Simple Linear Regression

Here, the independent variable is assumed to have a single dimension, and thus we are only looking towards estimating two coefficients. Let $x_{i}$ be the $i^{th}$ observation and $Y_{i}$ be the associated response, then \begin{gather} \hat{Y}_{i} = \hat{\beta}_{0} + \hat{\beta}_{1}x_{i}\newline \text{Minimize error to estimate coefficients} \quad \minimize_{\beta_{0}, \beta_{1}} \sum_{i=1}^{n} (y_{i} - \beta_{0} - \beta_{1}x_{i})^{2}\newline \hat{\beta}_{1} = \frac{\sum_{i=1}^{n}(x_{i} - \bar{x})(Y_{i} - \overline{Y})}{\sum_{i=1}^{n} (x_{i} - \bar{x})^{2}}, \quad \hat{\beta}_{0} = \overline{Y} - \hat{\beta}_{1}\bar{x}\newline \hat{\theta}_{1} \sim \mathcal{N}\bigg(\theta_{1}, \frac{\sigma^{2}}{\sum_{i=1}^{n}(x_{i} - \overline{x})^{2}} \bigg)\newline \hat{\theta}_{0} \sim \mathcal{N}\bigg(\theta_{1}, \sigma^{2} \frac{\sum_{i=1}^{n} x_{i}^{2}}{n\big((\sum_{i=1}^{n} x_{i}^{2}) - n\bar{x}^{2} \big)} \bigg) \end{gather}

The mean squared error is used here as it is the natural error function that emerges when we try to obtain MLE estimates of the coefficients. As is visible from the fomulae for point estimates of coefficients, they are linear combinations of normal variables ($Y$) and thus are normally distributed.

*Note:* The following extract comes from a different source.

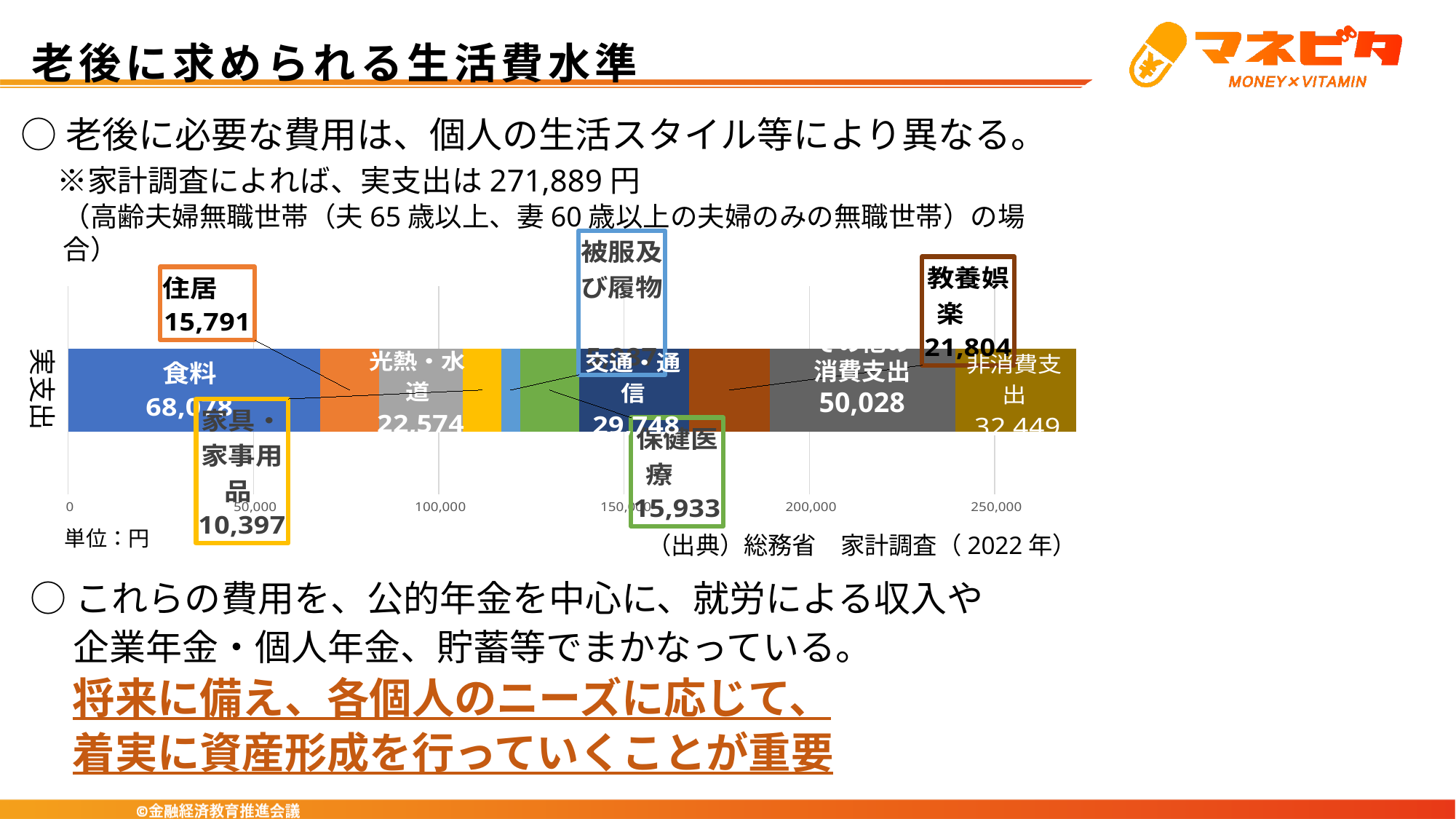
What is the value for 住居 in the 実支出 bar chart? 15,791 What is the value for 家具・家事用品 in the 実支出 bar chart? 10,397 What is the value for 保健医療 in the 実支出 bar chart? 15,933 Which segment of the 実支出 bar is the largest? 食料 What is the value for 光熱・水道 in the 実支出 bar chart? 22,574 What kind of chart is shown on the slide? Stacked horizontal bar chart What is the value for その他の消費支出 in the 実支出 bar chart? 50,028 What is the value for 交通・通信 in the 実支出 bar chart? 29,748 What is the value for 非消費支出 in the 実支出 bar chart? 32,449 What is the difference between 非消費支出 and 教養娯楽 in the 実支出 bar chart? 10,645 Which is larger in the 実支出 bar chart, 交通・通信 or 光熱・水道? 交通・通信 What is the value for 教養娯楽 in the 実支出 bar chart? 21,804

Simple linear regression is discussed in detail in the probability notes on this site. It also discusses confidence intervals for the coefficients, the prediction intervals for the response and hypothesis testing for relation between input and response.

Coefficient of Determination

$R^{2}$ is often used as a metric for checking how good the regression model is. It’s definition is invariant to the number of independent variables \begin{gather} R^{2} = \frac{S_{YY} - RSS}{S_{YY}} = 1 - \frac{RSS}{S_{YY}}\newline S_{YY} = \text{total variance in Y, }\quad RSS = \text{sum of squares of residuals}\newline S_{YY} - RSS = \text{total variance explained by inputs} \end{gather} A good model will explain most of the variance in $Y$ usig the input variables. Hence, $R^{2}$ close to $1$ is a good model and vice versa. $R^{2}$ usually increases as more and more variables are added to the model.